What's the solution?

One of the things that has to change is the monopoly that rich countries hold on vaccines and medications, including antivirals, African physicians and global health experts said. 

During COVID-19, donations through the vaccine-sharing program COVAX helped, but they arrived in African countries too late, said Gitahi. "People died as they waited for vaccines." 

In many cases, vaccines were unusable because they landed with "very little shelf life remaining." 

In addition, by the time they arrived, people who would previously have lined up to get vaccinated had lost both the sense of urgency and trust in the health-care system, with a perception that they were receiving vaccines rejected by rich countries, Gitahi added.

LISTEN | African doctors say monkeypox response is another example of vaccine inequity: 

CBC News2:44African doctors say monkeypox response is another example of vaccine inequity

Health experts say they're skeptical that the world has learned from COVID-19 as rich countries battle monkeypox outbreaks. (CBC The World This Weekend)

The path to even the playing field for low and middle-income countries, according to some experts, is to remove intellectual property protections on essential vaccines and treatments. 

Rich countries invest enormous amounts of money in vaccine manufacturing companies during emergencies, said Titanji. That gives them leverage to make funding contingent on giving lower and middle income countries an equal chance to buy them at a fair price, she said.
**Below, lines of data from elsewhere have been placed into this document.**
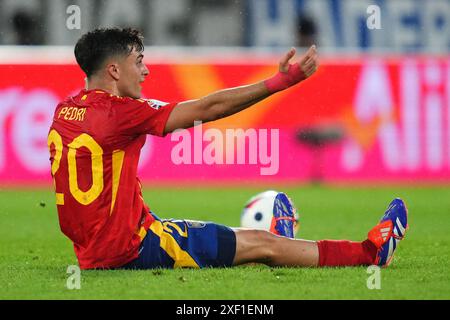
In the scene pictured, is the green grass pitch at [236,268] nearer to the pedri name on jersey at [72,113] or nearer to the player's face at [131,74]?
the pedri name on jersey at [72,113]

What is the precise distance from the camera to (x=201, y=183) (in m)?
13.8

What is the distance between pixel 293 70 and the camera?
4957 millimetres

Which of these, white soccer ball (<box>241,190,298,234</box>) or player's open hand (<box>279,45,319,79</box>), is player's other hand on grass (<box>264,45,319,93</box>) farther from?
white soccer ball (<box>241,190,298,234</box>)

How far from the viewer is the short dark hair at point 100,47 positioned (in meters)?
5.49

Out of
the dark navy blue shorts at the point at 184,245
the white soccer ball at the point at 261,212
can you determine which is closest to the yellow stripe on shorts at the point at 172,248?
the dark navy blue shorts at the point at 184,245

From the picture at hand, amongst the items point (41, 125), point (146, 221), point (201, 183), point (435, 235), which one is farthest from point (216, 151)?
point (146, 221)

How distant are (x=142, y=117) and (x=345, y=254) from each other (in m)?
1.39

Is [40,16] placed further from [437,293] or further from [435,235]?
[437,293]

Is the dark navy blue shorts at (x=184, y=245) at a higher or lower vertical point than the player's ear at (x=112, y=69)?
lower

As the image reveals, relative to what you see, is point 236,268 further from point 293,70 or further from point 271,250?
point 293,70

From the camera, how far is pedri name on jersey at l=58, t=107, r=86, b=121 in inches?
213

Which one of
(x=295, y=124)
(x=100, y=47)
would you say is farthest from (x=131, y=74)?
(x=295, y=124)

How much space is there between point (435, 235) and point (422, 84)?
18.9 feet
Dr. Mary Stephen, technical officer at the WHO Regional Office in Brazzaville, Republic of Congo, says it's critical to develop Africa's capacity to manufacture its own vaccines and therapeutics. (Dr. Mary Stephen)

But an even better solution, experts said, is to make sure Africa is able to mount its own emergency responses to epidemics, rather than being forced to wait for charities and rich nations to act. 

"If we want to build a resilient system, there is much, much, much to do beyond just the donation of vaccines," said Dr. Mary Stephen, technical officer with the Health Emergencies Program at the WHO Regional Office in Brazzaville, Republic of Congo. 

"Just imagine if …  countries on the continent were able to produce their own PPE, were able to produce their lab reagents, their test kits. [If] they were able to produce vaccines, medicines … it will go a long way," she said. 

An important step in building that self-reliance has been the opening of the "mRNA Vaccine Hub for Africa" in Capetown, South Africa, supported by WHO. Scientists there have produced its first batches of COVID-19 mRNA vaccine. 

As Africa works toward health care self sufficiency, it's important for the world to remember that the continent has already made significant contributions to global health, Titanji said.

For instance, African participants in many clinical trials have enabled the development of HIV/AIDS treatments received by patients in rich countries, she said. 

Now that the world is confronted with monkeypox, Africa has decades of knowledge about the virus that wealthy nations are relying on, Titanji said. 

"It's 50 years of research by African scientists, sometimes with incredible challenges to publish this data," she said of monkeypox studies, including one on health-care workers in Congo that tested the effectiveness of the Imvamune vaccine. 

"We are building on that now to be able to address outbreaks in non-endemic countries, meanwhile, leaving the very people who contributed to that body of knowledge behind."